Using a lure that relates to a lawsuit against the owners of Jack Daniels whiskey, a cybercriminal group launched a campaign that may be an indication of future ransomware attacks.
After law enforcement imprisoned some core FIN7’s members, the cybercrime gang has rebranded and now launched a new campaign. It uses a legal complaint that involves Jack Daniels parent company as a lure.
The hackers compromised at least one law firm by posing as a client and then pushing a remote-access trojan known as JSSLoader, researchers said.
“One of the victims of the malicious legal complaint campaign was a law firm,” researchers said in a posting this week. “The lure successfully bypassed the law firm’s email filters, and it was not detected as suspicious by any of the firm’s employees.”
The ultimate goal of FIN7 is not clear. It could be used to infiltrate point-of-sale systems to steal sensitive information. It uses a variety of techniques to infiltrate systems and steal sensitive data. It has also added ransomware attacks to its mix.

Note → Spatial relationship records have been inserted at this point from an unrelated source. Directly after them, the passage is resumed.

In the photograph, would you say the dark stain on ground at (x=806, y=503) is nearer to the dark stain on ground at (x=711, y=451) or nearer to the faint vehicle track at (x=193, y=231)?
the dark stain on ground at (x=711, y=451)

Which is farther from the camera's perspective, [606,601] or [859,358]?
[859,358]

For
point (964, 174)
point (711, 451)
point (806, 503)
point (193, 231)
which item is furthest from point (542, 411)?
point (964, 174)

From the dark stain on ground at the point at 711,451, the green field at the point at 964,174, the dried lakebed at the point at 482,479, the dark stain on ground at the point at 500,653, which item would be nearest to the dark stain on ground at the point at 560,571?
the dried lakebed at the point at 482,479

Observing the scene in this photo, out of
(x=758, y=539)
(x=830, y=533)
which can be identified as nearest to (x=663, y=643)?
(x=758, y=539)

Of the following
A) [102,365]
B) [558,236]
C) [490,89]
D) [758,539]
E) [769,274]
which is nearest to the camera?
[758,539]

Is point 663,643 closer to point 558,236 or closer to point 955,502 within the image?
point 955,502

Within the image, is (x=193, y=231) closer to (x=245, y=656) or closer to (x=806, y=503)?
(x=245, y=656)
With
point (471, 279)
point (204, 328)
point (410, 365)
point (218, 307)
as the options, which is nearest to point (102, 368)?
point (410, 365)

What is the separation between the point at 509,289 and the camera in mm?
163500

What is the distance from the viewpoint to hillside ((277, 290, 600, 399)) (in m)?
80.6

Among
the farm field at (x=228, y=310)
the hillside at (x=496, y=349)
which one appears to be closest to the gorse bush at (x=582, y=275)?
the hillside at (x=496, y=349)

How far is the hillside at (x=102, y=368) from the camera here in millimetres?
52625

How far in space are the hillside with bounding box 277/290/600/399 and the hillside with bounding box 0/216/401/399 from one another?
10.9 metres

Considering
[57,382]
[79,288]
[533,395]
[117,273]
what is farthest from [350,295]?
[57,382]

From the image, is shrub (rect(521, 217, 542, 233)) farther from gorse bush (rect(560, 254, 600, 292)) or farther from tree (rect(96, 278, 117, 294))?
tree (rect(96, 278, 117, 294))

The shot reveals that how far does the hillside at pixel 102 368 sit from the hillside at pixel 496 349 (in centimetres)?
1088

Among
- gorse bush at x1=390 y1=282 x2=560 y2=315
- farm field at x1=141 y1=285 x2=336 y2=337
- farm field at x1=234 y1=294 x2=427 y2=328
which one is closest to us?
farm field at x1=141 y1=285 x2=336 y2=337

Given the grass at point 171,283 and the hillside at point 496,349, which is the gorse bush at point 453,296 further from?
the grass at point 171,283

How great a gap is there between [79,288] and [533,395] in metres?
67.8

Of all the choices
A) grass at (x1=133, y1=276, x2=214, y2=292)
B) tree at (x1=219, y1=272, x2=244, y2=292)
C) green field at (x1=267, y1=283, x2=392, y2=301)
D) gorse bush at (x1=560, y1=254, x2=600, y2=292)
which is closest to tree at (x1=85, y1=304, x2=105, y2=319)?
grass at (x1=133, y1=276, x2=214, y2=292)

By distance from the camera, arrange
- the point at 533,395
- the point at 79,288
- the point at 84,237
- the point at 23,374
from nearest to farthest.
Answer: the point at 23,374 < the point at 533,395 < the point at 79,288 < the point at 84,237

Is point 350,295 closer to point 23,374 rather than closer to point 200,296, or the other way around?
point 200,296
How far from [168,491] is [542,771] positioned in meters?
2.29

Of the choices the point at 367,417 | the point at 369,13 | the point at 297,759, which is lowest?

“It is plausible that proficient financial cybercrime groups, such as FIN7, are providing initial access to seasoned ransomware groups, such as REvil (aka Sodinokibi), Ryuk, etc. as a way to monetize their access,” according to TRU.
Despite the imprisonment of several group’s members, researchers said that FIN7’s infrastructure is still going strong. The main download server uses the domain browm-forman[.]com. TRU recently observed the registration of a new lookalike domain within this web of infrastructure, brown-formam[.]com, on June 9, which may indicate an impeding new campaign that uses the Jack Daniels case as a lure.
“While in-the-wild use has not been observed, the registration and TLS certificate patterns match the previous landing page,” researchers said. “We assess this domain will replace the prior one given that it has been exposed publicly.”
Researchers noted that in the Brown-Forman case, FIN7 threat actors also registered the infrastructure months before the TRU saw it in action.
“Either the attackers were using it for months before eSentire saw the activity, or they weaponized it after a period of time to evade email filtering by newly registered domains. If that is the case, this shows a degree of planning and sophistication on the part of FIN7.”